A declaração final da cúpula dos Brics aborda a crise humanitária no Sudão, a guerra no Iêmen, a ameaça nuclear na Coreia do Norte e o conflito na Síria —mas não tem nem uma única menção à Venezuela e à Bolívia, países vizinhos ao Brasil que vivem turbulências políticas e econômicas.

O Itamaraty argumenta que apenas assuntos “de envergadura global” são incluídos em declarações dos Brics. A crise venezuelana já gerou um êxodo de 4 milhões de refugiados.

Segundo a Folha apurou, o Brasil sondou diplomatas dos outros países antes de iniciar as negociações e viu que não haveria espaço para citações sobre os países, que fatalmente conteriam críticas aos governantes, inaceitáveis para russos e chineses.

Por isso, os brasileiros nem sequer tentaram incluir no documento menções à crise na Venezuela e à Bolívia, sabendo que não conseguiria um consenso mínimo.

O Brasil está isolado ao reconhecer Juan Guaidó como presidente interino da Venezuela, enquanto todos os outros países reconhecem como legítimo o regime do ditador Nicolás Maduro.

Em relação à Bolívia, o Brasil não considera que a renúncia de Evo Morales tenha sido provocada por um golpe de Estado, ao contrário do governo russo. A Rússia reconheceu nesta quinta-feira (14)  Jeanine Añez como líder interina da Bolívia até a eleição de um novo presidente, mas voltou a dizer que não considera legítimo o processo de saída de Evo.

A China também era aliada próxima do governo de Evo.

A Venezuela não entrou no texto, mas o Brasil insistiu e conseguiu emplacar uma menção à perseguição a minorias religiosas na Síria. “Também expressamos preocupação com o sofrimento de comunidades e minorias vulneráveis étnicas e religiosas (na Síria)”, diz o comunicado.

Cristãos e yazidis sofrem perseguição no território sírio. A bancada evangélica comemorou a inclusão do tema, que havia discutido com o chanceler Ernesto Araújo.

“Estou muito feliz porque na Declaração de Brasília, no parágrafo 42, ficou pontuado pelo MRE e pelo próprio presidente Bolsonaro essa questão relacionada à liberdade de culto e também à morte de cristãos em países não cristãos”, disse Silas Câmara (Republicanos/AM), líder da Frente Parlamentar Evangélica.

O país se uniu aos EUA na Aliança Internacional para Liberdade Religiosa. A cooperação na ofensiva contra a discriminação religiosa no mundo é considerada ponto-chave da parceria estratégica entre os dois países.
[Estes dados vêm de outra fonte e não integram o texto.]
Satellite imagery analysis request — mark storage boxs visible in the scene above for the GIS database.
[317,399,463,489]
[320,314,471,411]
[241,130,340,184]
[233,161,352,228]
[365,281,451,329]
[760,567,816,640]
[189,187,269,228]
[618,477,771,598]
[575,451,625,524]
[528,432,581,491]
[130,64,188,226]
A iniciativa visa a defender todas as religiões, mas o tema foi abraçado especialmente por evangélicos e católicos mais atuantes.

Apesar de manter na essência a defesa do multilateralismo, tradicional nesses documentos, a declaração incorporou menções a soberania e independência das nações em relação a organizações transnacionais, a pedido do Brasil.

O governo brasileiro comemorou, pois viu como uma vitória mostrar na cúpula dos Brics a visão de Bolsonaro sobre “soberania e antiglobalismo”, nas palavras de uma fonte do Planalto.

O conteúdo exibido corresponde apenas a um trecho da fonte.